— Begin Extracted entries —

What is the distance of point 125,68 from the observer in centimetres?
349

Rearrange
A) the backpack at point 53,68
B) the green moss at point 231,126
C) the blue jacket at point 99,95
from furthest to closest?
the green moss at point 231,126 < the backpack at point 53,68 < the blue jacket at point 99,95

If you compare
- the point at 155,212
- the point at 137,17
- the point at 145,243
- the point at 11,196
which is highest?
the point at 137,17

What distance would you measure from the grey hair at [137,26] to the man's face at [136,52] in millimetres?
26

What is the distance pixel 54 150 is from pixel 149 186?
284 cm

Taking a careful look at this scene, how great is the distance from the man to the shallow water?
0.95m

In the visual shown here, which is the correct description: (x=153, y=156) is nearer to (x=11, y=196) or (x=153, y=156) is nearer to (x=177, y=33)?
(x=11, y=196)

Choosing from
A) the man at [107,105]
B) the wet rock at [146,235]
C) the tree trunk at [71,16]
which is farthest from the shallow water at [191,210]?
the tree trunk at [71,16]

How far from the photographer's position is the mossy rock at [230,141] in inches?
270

— End Extracted entries —
— Begin Extracted entries —

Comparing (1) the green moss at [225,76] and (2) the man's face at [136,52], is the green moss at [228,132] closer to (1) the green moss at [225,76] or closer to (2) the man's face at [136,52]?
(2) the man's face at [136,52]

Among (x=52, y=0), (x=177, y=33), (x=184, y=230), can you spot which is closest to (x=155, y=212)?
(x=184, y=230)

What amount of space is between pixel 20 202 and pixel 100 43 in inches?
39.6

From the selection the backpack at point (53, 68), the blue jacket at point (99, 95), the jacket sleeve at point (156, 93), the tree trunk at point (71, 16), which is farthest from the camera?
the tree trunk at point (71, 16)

— End Extracted entries —
— Begin Extracted entries —

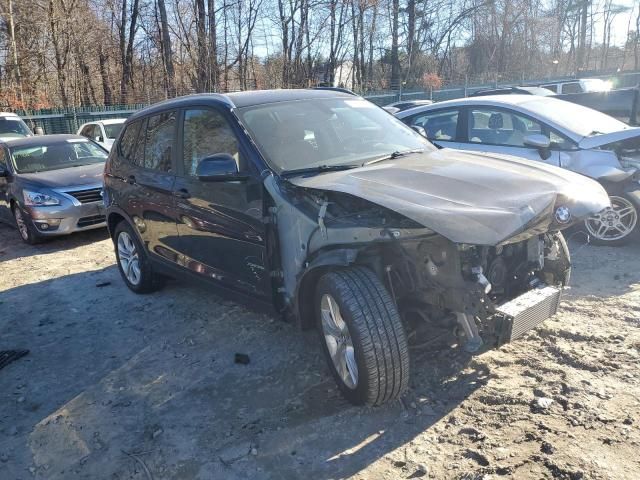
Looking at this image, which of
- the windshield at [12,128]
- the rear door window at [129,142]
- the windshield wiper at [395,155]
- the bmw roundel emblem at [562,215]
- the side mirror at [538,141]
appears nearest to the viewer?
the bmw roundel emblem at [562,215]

— End Extracted entries —

▶ **Problem details**:
Gather every line in the items above that contains the word "trunk", and list those lines in their original order.

▶ **Exercise answer**:
C) the tree trunk at [71,16]
the tree trunk at [71,16]
From the selection the backpack at point (53, 68), the blue jacket at point (99, 95), the jacket sleeve at point (156, 93), the tree trunk at point (71, 16), which is farthest from the camera?
the tree trunk at point (71, 16)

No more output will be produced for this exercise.